Work to complete: The entries below should be transcribed in their entirety, exactly as written.

Task inputs:
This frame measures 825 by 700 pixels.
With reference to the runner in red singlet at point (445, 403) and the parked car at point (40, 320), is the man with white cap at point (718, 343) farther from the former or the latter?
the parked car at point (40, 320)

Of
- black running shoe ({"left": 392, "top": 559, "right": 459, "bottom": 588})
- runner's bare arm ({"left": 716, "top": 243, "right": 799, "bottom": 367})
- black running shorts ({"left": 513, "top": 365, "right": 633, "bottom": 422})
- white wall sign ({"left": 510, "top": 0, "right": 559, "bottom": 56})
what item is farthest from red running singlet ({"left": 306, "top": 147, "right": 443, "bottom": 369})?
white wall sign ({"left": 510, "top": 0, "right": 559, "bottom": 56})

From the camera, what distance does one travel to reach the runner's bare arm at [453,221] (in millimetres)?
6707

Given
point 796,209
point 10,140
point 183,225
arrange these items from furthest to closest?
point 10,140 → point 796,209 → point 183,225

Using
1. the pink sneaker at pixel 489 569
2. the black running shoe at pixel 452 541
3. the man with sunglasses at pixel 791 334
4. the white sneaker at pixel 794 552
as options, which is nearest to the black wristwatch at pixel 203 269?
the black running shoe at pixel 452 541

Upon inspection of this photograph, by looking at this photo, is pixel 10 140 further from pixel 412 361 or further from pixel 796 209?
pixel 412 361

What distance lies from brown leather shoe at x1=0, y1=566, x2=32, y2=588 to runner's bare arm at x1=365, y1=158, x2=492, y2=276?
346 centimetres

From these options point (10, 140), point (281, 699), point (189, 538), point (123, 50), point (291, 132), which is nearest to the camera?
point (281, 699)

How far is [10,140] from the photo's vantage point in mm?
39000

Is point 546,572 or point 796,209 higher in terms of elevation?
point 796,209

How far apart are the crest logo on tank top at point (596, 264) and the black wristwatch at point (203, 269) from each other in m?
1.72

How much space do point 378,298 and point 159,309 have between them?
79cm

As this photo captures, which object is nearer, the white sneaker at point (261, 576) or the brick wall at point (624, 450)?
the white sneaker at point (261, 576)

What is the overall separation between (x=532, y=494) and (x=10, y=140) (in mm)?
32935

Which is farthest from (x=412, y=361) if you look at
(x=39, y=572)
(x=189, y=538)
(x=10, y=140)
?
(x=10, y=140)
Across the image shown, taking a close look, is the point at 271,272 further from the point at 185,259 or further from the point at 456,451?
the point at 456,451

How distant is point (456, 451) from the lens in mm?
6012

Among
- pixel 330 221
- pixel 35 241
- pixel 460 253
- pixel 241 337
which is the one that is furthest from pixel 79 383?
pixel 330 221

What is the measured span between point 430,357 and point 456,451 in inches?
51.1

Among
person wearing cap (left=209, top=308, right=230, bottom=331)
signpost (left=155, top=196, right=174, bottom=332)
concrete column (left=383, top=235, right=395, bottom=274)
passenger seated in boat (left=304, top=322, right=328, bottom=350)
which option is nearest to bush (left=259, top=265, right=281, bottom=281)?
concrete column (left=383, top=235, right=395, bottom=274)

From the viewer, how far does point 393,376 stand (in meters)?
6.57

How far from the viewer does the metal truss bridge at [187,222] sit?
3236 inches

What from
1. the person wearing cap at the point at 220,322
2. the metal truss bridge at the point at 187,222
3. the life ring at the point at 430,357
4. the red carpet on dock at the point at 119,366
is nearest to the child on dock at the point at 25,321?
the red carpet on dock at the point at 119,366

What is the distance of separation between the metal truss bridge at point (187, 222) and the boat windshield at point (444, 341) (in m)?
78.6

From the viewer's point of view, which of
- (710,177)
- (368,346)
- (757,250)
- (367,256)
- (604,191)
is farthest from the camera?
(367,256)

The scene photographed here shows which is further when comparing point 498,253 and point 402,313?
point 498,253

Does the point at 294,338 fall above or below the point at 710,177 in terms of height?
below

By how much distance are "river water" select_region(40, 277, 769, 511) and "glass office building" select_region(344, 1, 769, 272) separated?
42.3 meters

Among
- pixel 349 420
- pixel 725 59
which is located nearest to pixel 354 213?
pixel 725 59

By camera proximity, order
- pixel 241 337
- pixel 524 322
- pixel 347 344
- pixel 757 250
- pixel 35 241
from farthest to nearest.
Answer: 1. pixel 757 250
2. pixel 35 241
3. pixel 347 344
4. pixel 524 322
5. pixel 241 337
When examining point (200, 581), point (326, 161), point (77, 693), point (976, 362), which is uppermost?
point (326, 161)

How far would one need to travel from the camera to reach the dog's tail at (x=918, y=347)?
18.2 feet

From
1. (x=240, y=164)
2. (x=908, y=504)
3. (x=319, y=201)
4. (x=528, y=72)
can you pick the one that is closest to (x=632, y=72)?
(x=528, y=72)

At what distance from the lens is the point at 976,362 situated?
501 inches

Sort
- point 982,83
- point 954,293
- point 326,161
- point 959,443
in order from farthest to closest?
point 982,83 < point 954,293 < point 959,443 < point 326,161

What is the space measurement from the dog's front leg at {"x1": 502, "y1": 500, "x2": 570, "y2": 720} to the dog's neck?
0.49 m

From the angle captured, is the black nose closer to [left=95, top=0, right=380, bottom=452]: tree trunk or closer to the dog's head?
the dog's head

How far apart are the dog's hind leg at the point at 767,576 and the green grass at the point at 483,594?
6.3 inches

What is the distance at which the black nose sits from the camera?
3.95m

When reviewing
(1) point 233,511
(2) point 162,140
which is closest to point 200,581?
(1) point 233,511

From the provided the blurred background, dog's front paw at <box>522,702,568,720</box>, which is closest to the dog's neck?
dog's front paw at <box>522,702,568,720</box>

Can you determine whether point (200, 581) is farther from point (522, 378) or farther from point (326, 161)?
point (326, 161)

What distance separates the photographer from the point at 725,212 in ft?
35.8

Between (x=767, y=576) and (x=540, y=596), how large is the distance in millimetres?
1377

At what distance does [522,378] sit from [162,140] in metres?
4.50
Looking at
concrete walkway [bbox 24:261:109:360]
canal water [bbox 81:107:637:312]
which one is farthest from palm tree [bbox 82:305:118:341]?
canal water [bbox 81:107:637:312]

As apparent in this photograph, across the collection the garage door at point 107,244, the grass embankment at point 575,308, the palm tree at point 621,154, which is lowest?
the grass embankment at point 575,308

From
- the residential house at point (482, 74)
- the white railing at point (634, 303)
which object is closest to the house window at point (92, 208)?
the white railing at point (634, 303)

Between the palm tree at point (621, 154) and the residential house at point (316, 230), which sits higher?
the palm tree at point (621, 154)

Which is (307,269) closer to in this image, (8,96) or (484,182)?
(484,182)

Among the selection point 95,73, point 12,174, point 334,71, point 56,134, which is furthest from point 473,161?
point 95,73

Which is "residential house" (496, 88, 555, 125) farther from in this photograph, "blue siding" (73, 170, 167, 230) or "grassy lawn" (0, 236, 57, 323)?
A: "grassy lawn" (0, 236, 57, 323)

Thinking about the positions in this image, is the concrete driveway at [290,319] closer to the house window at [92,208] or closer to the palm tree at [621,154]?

Exercise solution:
This frame measures 825 by 700 pixels.
With reference to the runner in red singlet at point (445, 403) and the parked car at point (40, 320), is the man with white cap at point (718, 343) farther from the former or the latter?
the parked car at point (40, 320)

Of
- black running shoe ({"left": 392, "top": 559, "right": 459, "bottom": 588})
- runner's bare arm ({"left": 716, "top": 243, "right": 799, "bottom": 367})
- black running shorts ({"left": 513, "top": 365, "right": 633, "bottom": 422})
- white wall sign ({"left": 510, "top": 0, "right": 559, "bottom": 56})
what item is farthest from red running singlet ({"left": 306, "top": 147, "right": 443, "bottom": 369})?
white wall sign ({"left": 510, "top": 0, "right": 559, "bottom": 56})

From the camera, what distance does one travel to reach the runner's bare arm at [453,221] (in millimetres)?
6707

Given
point 796,209
point 10,140
point 183,225
arrange these items from furthest to closest?
point 10,140 → point 796,209 → point 183,225

Using
1. the pink sneaker at pixel 489 569
2. the black running shoe at pixel 452 541
3. the man with sunglasses at pixel 791 334
4. the white sneaker at pixel 794 552
as options, which is nearest to the black wristwatch at pixel 203 269?
the black running shoe at pixel 452 541

Upon inspection of this photograph, by looking at this photo, is pixel 10 140 further from pixel 412 361 or further from pixel 796 209?
pixel 412 361

What distance lies from brown leather shoe at x1=0, y1=566, x2=32, y2=588 to runner's bare arm at x1=365, y1=158, x2=492, y2=276?
346 centimetres

From these options point (10, 140), point (281, 699), point (189, 538), point (123, 50), point (291, 132), which is nearest to the camera?
point (281, 699)

How far is [10,140] from the photo's vantage point in mm?
39000

Is point 546,572 or point 796,209 higher in terms of elevation?
point 796,209

How far apart are the crest logo on tank top at point (596, 264) and the black wristwatch at point (203, 269) from each other in m?
1.72

How much space do point 378,298 and point 159,309 have between them?
79cm

As this photo captures, which object is nearer, the white sneaker at point (261, 576) or the brick wall at point (624, 450)?
the white sneaker at point (261, 576)

What is the overall separation between (x=532, y=494) and (x=10, y=140) (in mm)?
32935

Which is farthest from (x=412, y=361) if you look at
(x=39, y=572)
(x=189, y=538)
(x=10, y=140)
?
(x=10, y=140)
Across the image shown, taking a close look, is the point at 271,272 further from the point at 185,259 or further from the point at 456,451?
the point at 456,451

How distant is point (456, 451) from the lens in mm?
6012

Among
- pixel 330 221
- pixel 35 241
- pixel 460 253
- pixel 241 337
which is the one that is furthest from pixel 79 383?
pixel 330 221

What is the measured span between point 430,357 and point 456,451 in inches?
51.1

Among
person wearing cap (left=209, top=308, right=230, bottom=331)
signpost (left=155, top=196, right=174, bottom=332)
concrete column (left=383, top=235, right=395, bottom=274)
passenger seated in boat (left=304, top=322, right=328, bottom=350)
which option is nearest to bush (left=259, top=265, right=281, bottom=281)?
concrete column (left=383, top=235, right=395, bottom=274)

From the viewer, how far does point 393,376 stand (in meters)?
6.57

How far from the viewer does the metal truss bridge at [187,222] sit?
3236 inches

What from
1. the person wearing cap at the point at 220,322
2. the metal truss bridge at the point at 187,222
3. the life ring at the point at 430,357
4. the red carpet on dock at the point at 119,366
is nearest to the child on dock at the point at 25,321?
the red carpet on dock at the point at 119,366

What is the distance of separation between the metal truss bridge at point (187, 222) and the boat windshield at point (444, 341) (in m)?
78.6

From the viewer's point of view, which of
- (710,177)
- (368,346)
- (757,250)
- (367,256)
- (604,191)
is farthest from the camera?
(367,256)

The scene photographed here shows which is further when comparing point 498,253 and point 402,313?
point 498,253

Does the point at 294,338 fall above or below the point at 710,177 in terms of height?
below

By how much distance are "river water" select_region(40, 277, 769, 511) and "glass office building" select_region(344, 1, 769, 272) separated?
42.3 meters

Among
- pixel 349 420
- pixel 725 59
which is located nearest to pixel 354 213?
pixel 725 59

By camera proximity, order
- pixel 241 337
- pixel 524 322
- pixel 347 344
- pixel 757 250
- pixel 35 241
from farthest to nearest.
Answer: 1. pixel 757 250
2. pixel 35 241
3. pixel 347 344
4. pixel 524 322
5. pixel 241 337
When examining point (200, 581), point (326, 161), point (77, 693), point (976, 362), which is uppermost?
point (326, 161)

How far would one need to travel from the camera to reach the dog's tail at (x=918, y=347)?
18.2 feet

From
1. (x=240, y=164)
2. (x=908, y=504)
3. (x=319, y=201)
4. (x=528, y=72)
can you pick the one that is closest to (x=632, y=72)?
(x=528, y=72)

At what distance from the lens is the point at 976,362 situated?
501 inches

Sort
- point 982,83
- point 954,293
- point 326,161
- point 959,443
in order from farthest to closest?
point 982,83 < point 954,293 < point 959,443 < point 326,161

What is the space measurement from the dog's front leg at {"x1": 502, "y1": 500, "x2": 570, "y2": 720} to the dog's neck?
0.49 m

From the angle captured, is the black nose closer to [left=95, top=0, right=380, bottom=452]: tree trunk or closer to the dog's head?
the dog's head

How far apart are the dog's hind leg at the point at 767,576 and the green grass at the point at 483,594?
6.3 inches

What is the distance at which the black nose sits from the camera?
3.95m

When reviewing
(1) point 233,511
(2) point 162,140
which is closest to point 200,581?
(1) point 233,511

From the provided the blurred background, dog's front paw at <box>522,702,568,720</box>, which is closest to the dog's neck?
dog's front paw at <box>522,702,568,720</box>

Can you determine whether point (200, 581) is farther from point (522, 378) or farther from point (326, 161)?
point (326, 161)

What distance separates the photographer from the point at 725,212 in ft?
35.8

Between (x=767, y=576) and (x=540, y=596), how large is the distance in millimetres?
1377

At what distance does [522,378] sit from [162,140] in metres?
4.50
Looking at
concrete walkway [bbox 24:261:109:360]
canal water [bbox 81:107:637:312]
which one is farthest from palm tree [bbox 82:305:118:341]?
canal water [bbox 81:107:637:312]

As apparent in this photograph, across the collection the garage door at point 107,244, the grass embankment at point 575,308, the palm tree at point 621,154, which is lowest?
the grass embankment at point 575,308

From
- the residential house at point (482, 74)
- the white railing at point (634, 303)
which object is closest to the house window at point (92, 208)?
the white railing at point (634, 303)

Between the palm tree at point (621, 154) and the residential house at point (316, 230), which sits higher?
the palm tree at point (621, 154)

Which is (307,269) closer to in this image, (8,96) or (484,182)?
(484,182)

Among the selection point 95,73, point 12,174, point 334,71, point 56,134, which is furthest from point 473,161?
point 95,73

Which is "residential house" (496, 88, 555, 125) farther from in this photograph, "blue siding" (73, 170, 167, 230) or "grassy lawn" (0, 236, 57, 323)?
A: "grassy lawn" (0, 236, 57, 323)

Thinking about the positions in this image, is the concrete driveway at [290,319] closer to the house window at [92,208] or closer to the palm tree at [621,154]?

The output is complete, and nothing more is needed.